§ Do this:
Output the material below in full, exactly as it is.

(Stored data entries)
▬▬▬▬▬▬▬▬▬▬

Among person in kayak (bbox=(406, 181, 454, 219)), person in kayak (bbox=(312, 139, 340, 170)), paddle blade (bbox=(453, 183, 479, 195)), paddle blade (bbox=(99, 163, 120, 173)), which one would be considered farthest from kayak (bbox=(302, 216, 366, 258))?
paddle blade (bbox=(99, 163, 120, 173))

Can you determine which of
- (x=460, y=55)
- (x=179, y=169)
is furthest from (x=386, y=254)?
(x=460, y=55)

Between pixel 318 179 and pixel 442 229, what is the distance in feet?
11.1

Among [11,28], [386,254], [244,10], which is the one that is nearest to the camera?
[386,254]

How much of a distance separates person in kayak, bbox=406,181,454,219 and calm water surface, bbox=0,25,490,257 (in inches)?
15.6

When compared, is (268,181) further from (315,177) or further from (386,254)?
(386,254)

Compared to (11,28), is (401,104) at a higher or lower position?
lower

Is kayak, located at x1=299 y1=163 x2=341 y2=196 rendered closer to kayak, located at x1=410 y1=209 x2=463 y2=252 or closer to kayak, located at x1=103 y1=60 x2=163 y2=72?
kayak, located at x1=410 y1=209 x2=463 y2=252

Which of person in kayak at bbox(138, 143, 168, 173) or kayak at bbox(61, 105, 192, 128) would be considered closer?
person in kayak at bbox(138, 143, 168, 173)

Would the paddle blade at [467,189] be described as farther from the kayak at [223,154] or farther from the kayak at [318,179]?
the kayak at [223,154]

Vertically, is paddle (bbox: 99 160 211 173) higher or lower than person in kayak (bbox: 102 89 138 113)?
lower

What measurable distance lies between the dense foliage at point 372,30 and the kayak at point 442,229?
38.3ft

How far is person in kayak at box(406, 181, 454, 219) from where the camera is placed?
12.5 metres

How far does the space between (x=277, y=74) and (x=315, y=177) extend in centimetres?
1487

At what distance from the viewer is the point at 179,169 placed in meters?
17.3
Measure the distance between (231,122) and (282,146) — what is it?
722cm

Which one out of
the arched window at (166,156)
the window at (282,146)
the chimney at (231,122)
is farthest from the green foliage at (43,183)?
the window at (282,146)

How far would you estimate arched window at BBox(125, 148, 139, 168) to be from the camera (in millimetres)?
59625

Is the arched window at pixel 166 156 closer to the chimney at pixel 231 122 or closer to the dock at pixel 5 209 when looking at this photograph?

▬▬▬▬▬▬▬▬▬▬

§ Correct response:
Among person in kayak (bbox=(406, 181, 454, 219)), person in kayak (bbox=(312, 139, 340, 170)), paddle blade (bbox=(453, 183, 479, 195)), paddle blade (bbox=(99, 163, 120, 173)), which one would be considered farthest from kayak (bbox=(302, 216, 366, 258))?
paddle blade (bbox=(99, 163, 120, 173))

Can you determine which of
- (x=460, y=55)
- (x=179, y=169)
is furthest from (x=386, y=254)?
(x=460, y=55)

Between pixel 318 179 and pixel 442 229, what is the distance in feet?
11.1

Among [11,28], [386,254], [244,10], which is the one that is nearest to the camera?
[386,254]

How much of a distance separates person in kayak, bbox=406,181,454,219 and calm water surface, bbox=0,25,490,257 (in inches)?
15.6

When compared, is (268,181) further from (315,177) or further from (386,254)?
(386,254)

Compared to (11,28), is (401,104) at a higher or lower position?
lower

Is kayak, located at x1=299 y1=163 x2=341 y2=196 rendered closer to kayak, located at x1=410 y1=209 x2=463 y2=252 or closer to kayak, located at x1=103 y1=60 x2=163 y2=72?
kayak, located at x1=410 y1=209 x2=463 y2=252

Which of person in kayak at bbox(138, 143, 168, 173) or kayak at bbox(61, 105, 192, 128) would be considered closer?
person in kayak at bbox(138, 143, 168, 173)

Would the paddle blade at [467,189] be described as farther from the kayak at [223,154] or farther from the kayak at [318,179]?
the kayak at [223,154]

Vertically, is paddle (bbox: 99 160 211 173) higher or lower than person in kayak (bbox: 102 89 138 113)?
lower

What measurable distance lies between the dense foliage at point 372,30 and the kayak at point 442,229?
38.3ft

How far is person in kayak at box(406, 181, 454, 219) from where the camera is placed?
12.5 metres

How far does the space between (x=277, y=74) and (x=315, y=177) extend in centimetres?
1487

At what distance from the viewer is the point at 179,169 placed in meters?
17.3
Measure the distance between (231,122) and (282,146) — what is it?
722cm

Which one out of
the arched window at (166,156)
the window at (282,146)
the chimney at (231,122)
is farthest from the green foliage at (43,183)?
the window at (282,146)

How far would you estimate arched window at BBox(125, 148, 139, 168) to be from the camera (in millimetres)?
59625

Is the arched window at pixel 166 156 closer to the chimney at pixel 231 122 or closer to the dock at pixel 5 209 when looking at this photograph?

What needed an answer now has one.